-- Task directions --
Convert the stretch from the line that contains "What is your" through the end of the listing into a Markdown table with the columns Row and Text, giving each line a row number and omitting blank lines. Leave the pictures out of the table.

-- Source material --
[BEGIN]

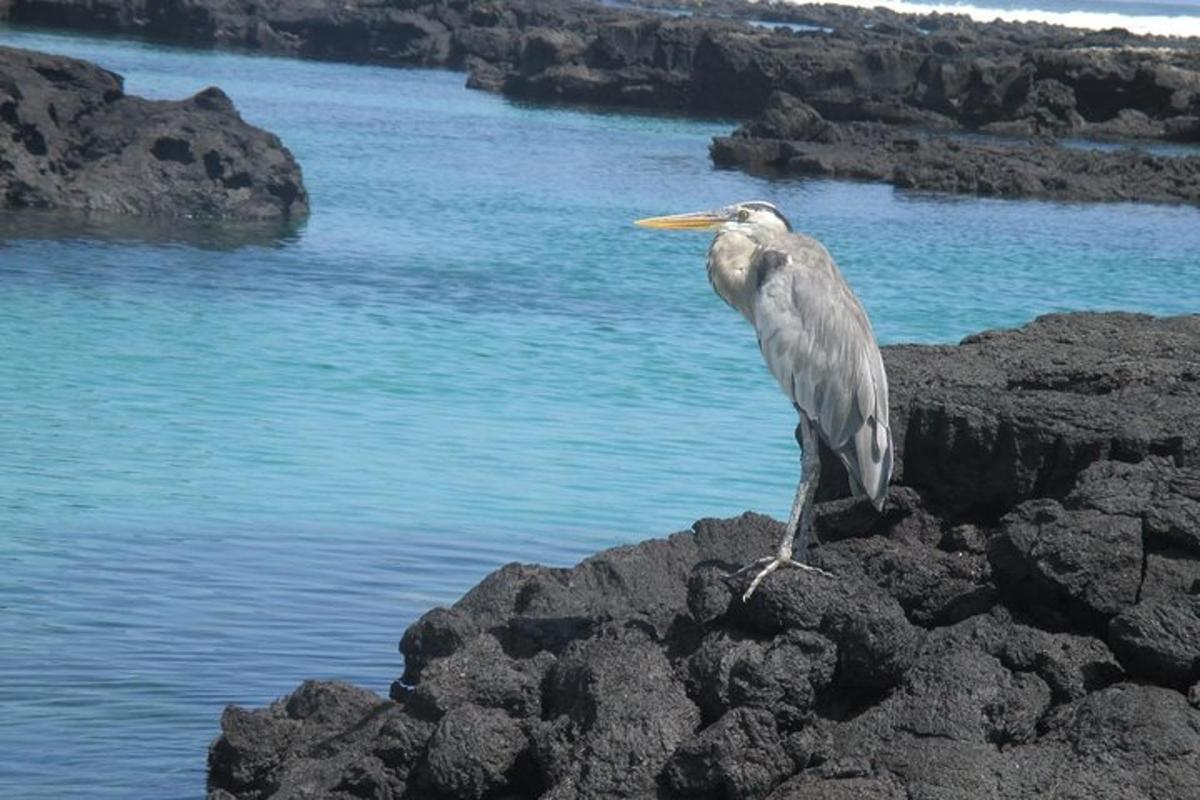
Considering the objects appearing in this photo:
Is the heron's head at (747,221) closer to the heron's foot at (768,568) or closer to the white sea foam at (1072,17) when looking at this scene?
the heron's foot at (768,568)

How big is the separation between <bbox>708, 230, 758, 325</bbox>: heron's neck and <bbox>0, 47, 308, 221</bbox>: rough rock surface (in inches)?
624

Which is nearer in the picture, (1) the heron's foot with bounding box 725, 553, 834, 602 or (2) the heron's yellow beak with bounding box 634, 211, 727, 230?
(1) the heron's foot with bounding box 725, 553, 834, 602

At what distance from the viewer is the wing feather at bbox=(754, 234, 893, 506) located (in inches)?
261

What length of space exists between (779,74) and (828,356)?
41.0 metres

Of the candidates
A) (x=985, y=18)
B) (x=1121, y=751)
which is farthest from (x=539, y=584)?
(x=985, y=18)

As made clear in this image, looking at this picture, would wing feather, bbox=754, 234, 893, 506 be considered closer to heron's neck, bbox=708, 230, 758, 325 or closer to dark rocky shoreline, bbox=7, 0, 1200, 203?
heron's neck, bbox=708, 230, 758, 325

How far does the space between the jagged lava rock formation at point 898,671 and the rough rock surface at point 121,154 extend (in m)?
16.0

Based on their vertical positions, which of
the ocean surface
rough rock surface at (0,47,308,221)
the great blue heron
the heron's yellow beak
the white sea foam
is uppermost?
the heron's yellow beak

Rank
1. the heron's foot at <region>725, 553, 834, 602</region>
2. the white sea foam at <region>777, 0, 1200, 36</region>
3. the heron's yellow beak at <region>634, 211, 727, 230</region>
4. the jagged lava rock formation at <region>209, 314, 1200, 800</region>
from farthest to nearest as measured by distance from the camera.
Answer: the white sea foam at <region>777, 0, 1200, 36</region> → the heron's yellow beak at <region>634, 211, 727, 230</region> → the heron's foot at <region>725, 553, 834, 602</region> → the jagged lava rock formation at <region>209, 314, 1200, 800</region>

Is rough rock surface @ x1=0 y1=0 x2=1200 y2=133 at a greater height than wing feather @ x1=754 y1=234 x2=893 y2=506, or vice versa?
wing feather @ x1=754 y1=234 x2=893 y2=506

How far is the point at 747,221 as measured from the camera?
23.9 ft

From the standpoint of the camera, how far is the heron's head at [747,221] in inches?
283

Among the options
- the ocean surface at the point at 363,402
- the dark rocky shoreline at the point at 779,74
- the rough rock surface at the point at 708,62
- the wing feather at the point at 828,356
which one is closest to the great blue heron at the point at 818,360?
the wing feather at the point at 828,356

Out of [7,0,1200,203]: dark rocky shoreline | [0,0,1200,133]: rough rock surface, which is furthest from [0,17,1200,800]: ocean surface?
[0,0,1200,133]: rough rock surface
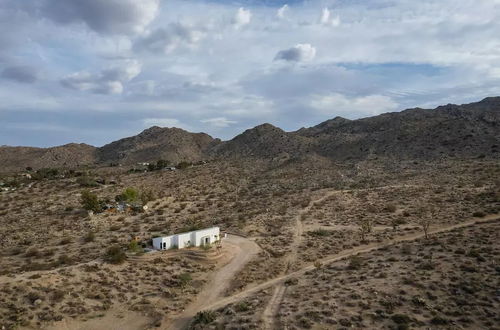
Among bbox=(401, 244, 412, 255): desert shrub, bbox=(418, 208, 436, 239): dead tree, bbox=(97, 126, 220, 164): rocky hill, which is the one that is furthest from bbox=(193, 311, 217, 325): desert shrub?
bbox=(97, 126, 220, 164): rocky hill

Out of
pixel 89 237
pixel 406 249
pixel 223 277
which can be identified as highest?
pixel 89 237

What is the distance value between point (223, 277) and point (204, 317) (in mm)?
7014

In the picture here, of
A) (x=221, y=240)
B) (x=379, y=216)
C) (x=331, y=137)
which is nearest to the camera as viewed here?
(x=221, y=240)

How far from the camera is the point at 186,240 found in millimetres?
34094

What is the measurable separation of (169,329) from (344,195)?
34880 millimetres

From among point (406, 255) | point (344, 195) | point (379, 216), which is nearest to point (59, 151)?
point (344, 195)

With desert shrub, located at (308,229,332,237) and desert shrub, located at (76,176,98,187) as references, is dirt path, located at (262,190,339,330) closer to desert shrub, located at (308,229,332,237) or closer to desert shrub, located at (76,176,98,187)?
desert shrub, located at (308,229,332,237)

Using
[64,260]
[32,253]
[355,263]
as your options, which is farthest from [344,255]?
[32,253]

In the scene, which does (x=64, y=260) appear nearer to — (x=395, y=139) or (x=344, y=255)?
(x=344, y=255)

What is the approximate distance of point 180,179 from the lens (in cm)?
6819

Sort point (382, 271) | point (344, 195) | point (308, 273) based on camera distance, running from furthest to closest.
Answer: point (344, 195)
point (308, 273)
point (382, 271)

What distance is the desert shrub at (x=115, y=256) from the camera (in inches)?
1176

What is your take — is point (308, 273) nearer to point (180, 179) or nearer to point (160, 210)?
point (160, 210)

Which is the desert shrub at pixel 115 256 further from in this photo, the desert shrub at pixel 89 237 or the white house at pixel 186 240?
the desert shrub at pixel 89 237
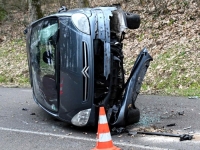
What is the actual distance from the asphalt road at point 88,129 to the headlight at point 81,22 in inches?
65.3

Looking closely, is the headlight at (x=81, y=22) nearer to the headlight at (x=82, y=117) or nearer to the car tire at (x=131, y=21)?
the car tire at (x=131, y=21)

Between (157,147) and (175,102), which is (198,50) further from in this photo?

[END]

-- The reply --
| Row | Text |
|---|---|
| 1 | What is your take — is point (308, 273) nearer to point (180, 179) or nearer to point (160, 210)? |
| 2 | point (160, 210) |
| 3 | Which is the desert shrub at pixel 115 256 further from in this photo, the desert shrub at pixel 89 237 or the white house at pixel 186 240? |
| 4 | the desert shrub at pixel 89 237 |
| 5 | What is the actual distance from the asphalt road at point 88,129 to the headlight at point 81,22 in inches? |
| 6 | 65.3 |
| 7 | Looking closely, is the headlight at (x=81, y=22) nearer to the headlight at (x=82, y=117) or nearer to the car tire at (x=131, y=21)? |
| 8 | the car tire at (x=131, y=21) |
| 9 | Between (157,147) and (175,102), which is (198,50) further from in this photo? |